> _Set exercise_
Reproduce the portion of the Disney resort discussion below that lies between "Honestly I wonder" and "studio as well)", inclusive.

I've personally held two conventions there and the money flowing in is huge. They would never cut a cash cow like that and many conventioneers would not go to the larger Coronado Springs location simply because the rooms are not the level of the YC. The rest are too small to take up the slack. Maybe the parking lot.
 
Given all the recent work on WL, VWL small number of units, and being a lower priced deluxe (plus the rumors that have been swirling for a while about expansion there) it seems like it may be a strong contender in the future for conversion-I suspect they'd be able to sell at the $165 pp if they set the room per night point cost significantly less than the poly-new people buying in will see "their money would go further there" so DVC could get away with the higher pp cost even though it is not on the monorail

Honestly I wonder if there are plans to convert more rooms at BWV and BCV down the line as well-since they are refurbishing those resort studios to hold 5 as well after all these years-I figure it is either that or to sell more Poly rooms (ie look at all these other resorts you can trade into these other resorts that sleep 5 in a studio as well)
 
I can see them adding more to animal kingdom lodge once the park additions are there. They would be able to finally build a quick service at kidani.
 
I can see them adding more to animal kingdom lodge once the park additions are there. They would be able to finally build a quick service at kidani.

Doubtful. It took about 7 years to sell all of the points in AKV and they are now plentiful on the resale market. Ignorance plays a role in many direct purchases but it's pretty tough to convince people to buy direct for $165+ when they can get the exact same product for less than half the price resale.

Restaurants aren't part of the timeshare component--they're profit centers for Disney. Disney could add a counter service location to Kidani at any time, but only if they determine it will make money. Witness the Paddock Grill added to SSR about 8 years after the resort's opening.

> _Material provided_
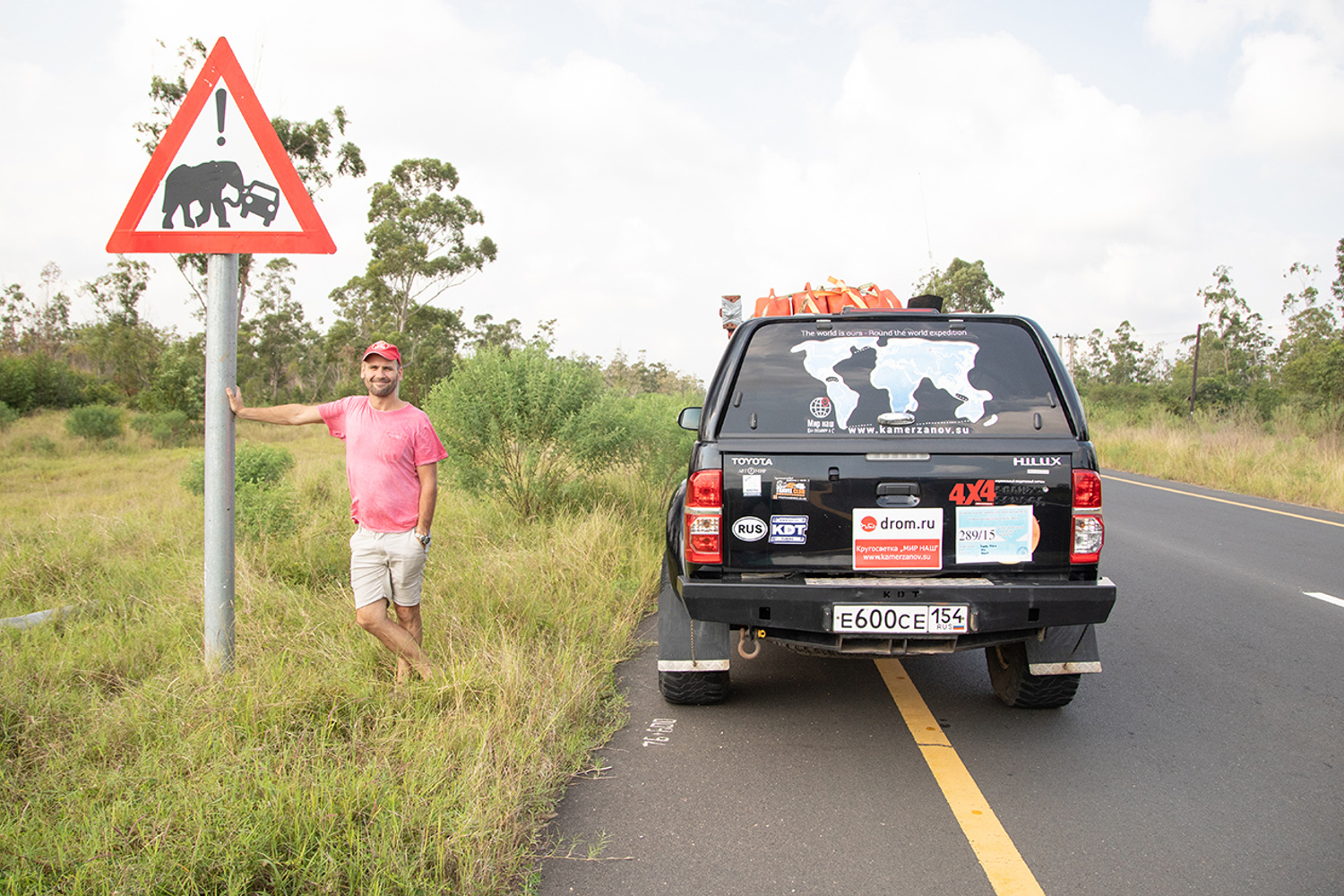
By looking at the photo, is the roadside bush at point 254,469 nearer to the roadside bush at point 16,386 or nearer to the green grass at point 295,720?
the green grass at point 295,720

> _The answer_
Honestly I wonder if there are plans to convert more rooms at BWV and BCV down the line as well-since they are refurbishing those resort studios to hold 5 as well after all these years-I figure it is either that or to sell more Poly rooms (ie look at all these other resorts you can trade into these other resorts that sleep 5 in a studio as well)